The Approach of CTSC Projects
A Project Approach to Learning
CTSC believes that the best way for teachers to use technology as a catalyst for rethinking the teaching and learning process is to design technology-infused projects. These projects engage students in substantive learning as they take advantage of technology resources.
Using a curriculum design process, facilitators help teachers identify essential questions related to specific content areas as a basis for developing a project. Ideally, learning through project work is also interdisciplinary. For example, social studies, science, and art topics may all be woven together. Projects also typically involve central themes, such as change as a constant in the local community or the evolution of space exploration.
How Our Approach Helps Teachers
CTSC professional development projects "situate" learning in the particular context of the individual teacher, school, and district. Facilitators identify the unique needs of each teacher, assist the teacher in developing strategies to address specific needs, and work alongside the teacher in the classroom to help implement the strategies.
Creating projects with teachers introduces new technology while it simultaneously shares new knowledge about effective teaching strategies. By working on a project of their own choosing to address learning goals for their students, it becomes clear that technology can enhance their practice.
How Our Approach Helps Students
For students, learning through projects can result in a deeper understanding of the relationships among different forms of knowledge and different disciplines. Optimally, learning through projects develops students' research, analytical, and problem-solving skills. It fosters their ability to work cooperatively as they engage in interesting and imaginative classroom work.
Learning through technology-infused projects is an effective way for both teachers and students to develop their ability to approach learning from new perspectives. Using technology as a tool can free students to focus on higher-order thinking skills.
Overview of Workshop Series
CTSC facilitators use the curriculum design process to individualize the ways that teachers can infuse technology into their own practice. They first work in after-school sessions on site with the teachers, and then they help the teachers implement their technology-infused project in the classroom.
CTSC facilitators conduct two types of professional development projects to accommodate the different time constraints and learning needs of busy practitioners:
- Technology Workshop Series:
For practitioners who want to create a single technology-infused lesson for their students. - Technology Infusion Project:
For practitioners who want to develop the ability to create a more sophisticated technology-infused unit comprised of several lessons.
Both use a project development approach that helps teachers construct meaningful lessons for their students, providing them with an education that is rich in subject content and infused with technology.
Backwards by Design Approach
CTSC facilitators work with teachers to develop lessons for the classes which are based on a curriculum design process, created by Grant Wiggins and Jay McTighe in their 1998 book, Understanding by Design (Association for Supervision and Curriculum Development, Alexandria, VA).

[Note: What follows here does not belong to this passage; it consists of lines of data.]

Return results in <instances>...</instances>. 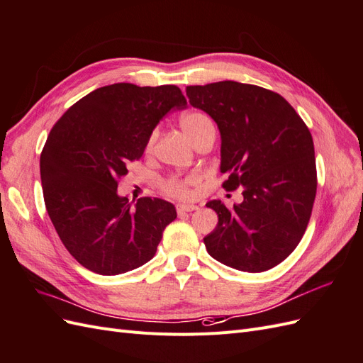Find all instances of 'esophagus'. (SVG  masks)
Segmentation results:
<instances>
[{"label":"esophagus","instance_id":"1","mask_svg":"<svg viewBox=\"0 0 363 363\" xmlns=\"http://www.w3.org/2000/svg\"><path fill=\"white\" fill-rule=\"evenodd\" d=\"M196 206H194V204H177L175 206V211H177V213L179 215H182V213H186V212H194V211H196Z\"/></svg>","mask_w":363,"mask_h":363}]
</instances>
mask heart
Listing matches in <instances>:
<instances>
[{
    "mask_svg": "<svg viewBox=\"0 0 363 363\" xmlns=\"http://www.w3.org/2000/svg\"><path fill=\"white\" fill-rule=\"evenodd\" d=\"M180 125L186 133V136L194 142L200 135H203L204 130L212 127L213 124H212V119L201 112H188L182 115ZM156 139H157V130H152L147 140V147H145L147 152H150L152 147H155ZM196 182H199V177H196L195 174L183 175V177L182 175H171V177L164 179L160 183V188L168 196H172V199L188 200L192 196L191 188Z\"/></svg>",
    "mask_w": 363,
    "mask_h": 363,
    "instance_id": "b5f03b06",
    "label": "heart"
}]
</instances>
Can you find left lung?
<instances>
[{
    "instance_id": "1",
    "label": "left lung",
    "mask_w": 363,
    "mask_h": 363,
    "mask_svg": "<svg viewBox=\"0 0 363 363\" xmlns=\"http://www.w3.org/2000/svg\"><path fill=\"white\" fill-rule=\"evenodd\" d=\"M186 95L218 124L223 188H244L233 208L206 204L218 213L206 250L239 271L271 269L300 244L312 215L318 182L311 131L281 95L256 84L188 86Z\"/></svg>"
}]
</instances>
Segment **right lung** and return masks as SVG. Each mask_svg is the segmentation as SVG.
<instances>
[{
    "instance_id": "1",
    "label": "right lung",
    "mask_w": 363,
    "mask_h": 363,
    "mask_svg": "<svg viewBox=\"0 0 363 363\" xmlns=\"http://www.w3.org/2000/svg\"><path fill=\"white\" fill-rule=\"evenodd\" d=\"M183 107L174 84L115 83L83 96L51 128L40 152L43 200L63 245L84 268L116 276L155 257L175 208L148 196L133 207L118 196V182L144 155L159 121Z\"/></svg>"
}]
</instances>
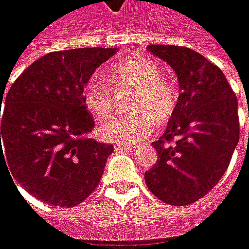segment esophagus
Returning <instances> with one entry per match:
<instances>
[{
    "mask_svg": "<svg viewBox=\"0 0 249 249\" xmlns=\"http://www.w3.org/2000/svg\"><path fill=\"white\" fill-rule=\"evenodd\" d=\"M116 150H132V146H124V144H115Z\"/></svg>",
    "mask_w": 249,
    "mask_h": 249,
    "instance_id": "obj_1",
    "label": "esophagus"
}]
</instances>
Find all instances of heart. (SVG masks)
Wrapping results in <instances>:
<instances>
[{"mask_svg":"<svg viewBox=\"0 0 249 249\" xmlns=\"http://www.w3.org/2000/svg\"><path fill=\"white\" fill-rule=\"evenodd\" d=\"M109 82L117 92L132 90L130 113L119 116L99 127V134L107 142L137 144L149 137L154 120L163 124L173 116L178 95L173 82L161 76V69L146 58H127L109 71ZM86 109L98 119H107L115 112L112 92L102 83L88 82L82 90Z\"/></svg>","mask_w":249,"mask_h":249,"instance_id":"heart-1","label":"heart"}]
</instances>
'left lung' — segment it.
Here are the masks:
<instances>
[{"label":"left lung","mask_w":249,"mask_h":249,"mask_svg":"<svg viewBox=\"0 0 249 249\" xmlns=\"http://www.w3.org/2000/svg\"><path fill=\"white\" fill-rule=\"evenodd\" d=\"M147 49L174 69L181 93L166 132L151 143L159 160L144 180L159 200L188 205L211 191L230 166L240 140L238 102L221 69L201 53L176 45Z\"/></svg>","instance_id":"8db88e82"}]
</instances>
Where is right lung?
<instances>
[{"mask_svg":"<svg viewBox=\"0 0 249 249\" xmlns=\"http://www.w3.org/2000/svg\"><path fill=\"white\" fill-rule=\"evenodd\" d=\"M115 48L51 52L11 85L1 117L0 163L29 194L52 207L85 201L102 178L113 146L89 133L95 120L82 90ZM4 92H1L2 102Z\"/></svg>","mask_w":249,"mask_h":249,"instance_id":"obj_1","label":"right lung"}]
</instances>
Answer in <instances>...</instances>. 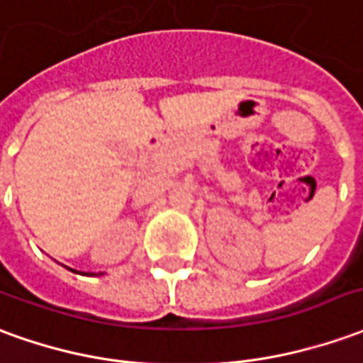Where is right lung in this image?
Segmentation results:
<instances>
[{"instance_id": "right-lung-1", "label": "right lung", "mask_w": 363, "mask_h": 363, "mask_svg": "<svg viewBox=\"0 0 363 363\" xmlns=\"http://www.w3.org/2000/svg\"><path fill=\"white\" fill-rule=\"evenodd\" d=\"M72 271H74V269H72ZM100 275H102V273H100Z\"/></svg>"}]
</instances>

The teachers each create a curriculum unit that begins with an essential question developed through a process that moves backwards from an expression of desired student outcomes to a description of how students might demonstrate those outcomes, and, finally, to the creation of a teaching environment that enables students to demonstrate new knowledge and conceptual understandings.
Wiggins and McTighe outlined three components of a meaningful learning exercise for students:
- Identify the desired results:
Essential questions to be answered, the enduring understandings to be acquired, and the knowledge and skills needed for learning to occur. - Determine acceptable evidence of learning:
Relevant performance tasks; quizzes, tests, and prompts; and self-assessment tools. - Plan learning experiences and instruction:
Identify and sequence classroom activities.